_EXTRACT PROVIDED_
☆ ☆ ☆ ☆ ☆

Link to Figma for Full Resolution Version
LLM Evaluation Plan
The AI agent was tested with over 100 synthetic patient inputs to ensure prompt compliance, safety behavior, and structured empathy. Key checks included:
Prompt Adherence: Required language like “I understand” and the exact timeline prompt (“When did this first start, and has it been getting better, worse, or staying the same?”) were verified across all runs.
Required Context Logic: The model was blocked from making recommendations until 5 required inputs (location, severity, onset, modifiers, timeline) were gathered.
Emergency Escalation: For inputs with critical symptoms (e.g., chest pain), responses had to include all escalation language and disclaimers word-for-word.
Empathy Protocols: The model was evaluated on whether it responded empathetically to pain or fear using phrases like “That sounds really uncomfortable.”
Output Structure: Mild cases required exactly 3 self-care tips, plain language only, and had to end with “How does this sound to you?”
Outcome
Mild Symptom Transcript



Emergency Symptom Transcript


My Learnings
Prompt design > product surface: Most time was spent refining reasoning logic, not UI. Effective prompt engineering (e.g. JSON/XML formatting) drove performance.
LLMs lack determinism: Inconsistent responses led to implementing Typeform pre-intake to ensure complete patient context and reduce hallucinations.
Reasoning opacity: GPT offered limited transparency into decision paths. To mitigate this, I proposed chain-of-thought prompting and rationale layers in output for user trust and clarity.
Adaptability gap: Static intake missed key context. I designed a smart prompt flow that dynamically requests missing info mid-chat to build richer patient profiles over time.
High-stakes use case sensitivity: Highlighted how clinical triage requires rigorous validation and empathetic tone design due to safety risks of incorrect advice.
Time-Constrained Execution: Building this in 48 hours forced me to prioritize core logic, focus on simplicity, and apply best practices in prompting and flow design.

☆ ☆ ☆ ☆ ☆

_COLLECTED DATA_
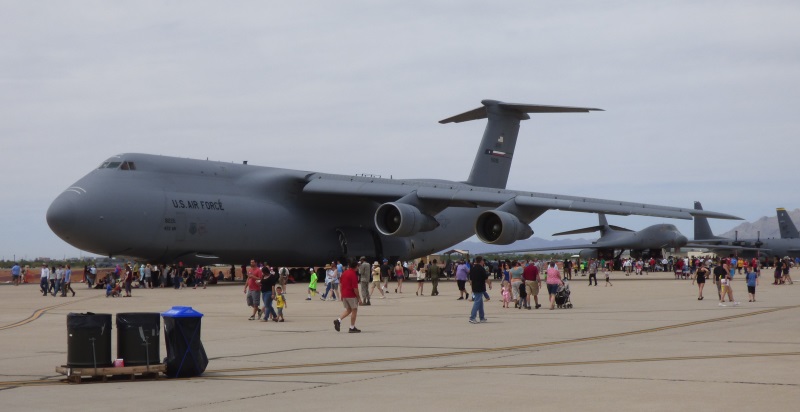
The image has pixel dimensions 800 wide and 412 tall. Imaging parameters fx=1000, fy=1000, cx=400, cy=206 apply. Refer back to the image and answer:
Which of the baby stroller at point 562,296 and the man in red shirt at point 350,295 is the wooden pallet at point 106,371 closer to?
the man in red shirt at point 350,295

☆ ☆ ☆ ☆ ☆

_WHAT YOU HAVE TO DO_
Quote everything from "My Learnings" down to "and reduce hallucinations." in the text on the LLM evaluation plan, word for word.

_FINISHED EXERCISE_
My Learnings
Prompt design > product surface: Most time was spent refining reasoning logic, not UI. Effective prompt engineering (e.g. JSON/XML formatting) drove performance.
LLMs lack determinism: Inconsistent responses led to implementing Typeform pre-intake to ensure complete patient context and reduce hallucinations.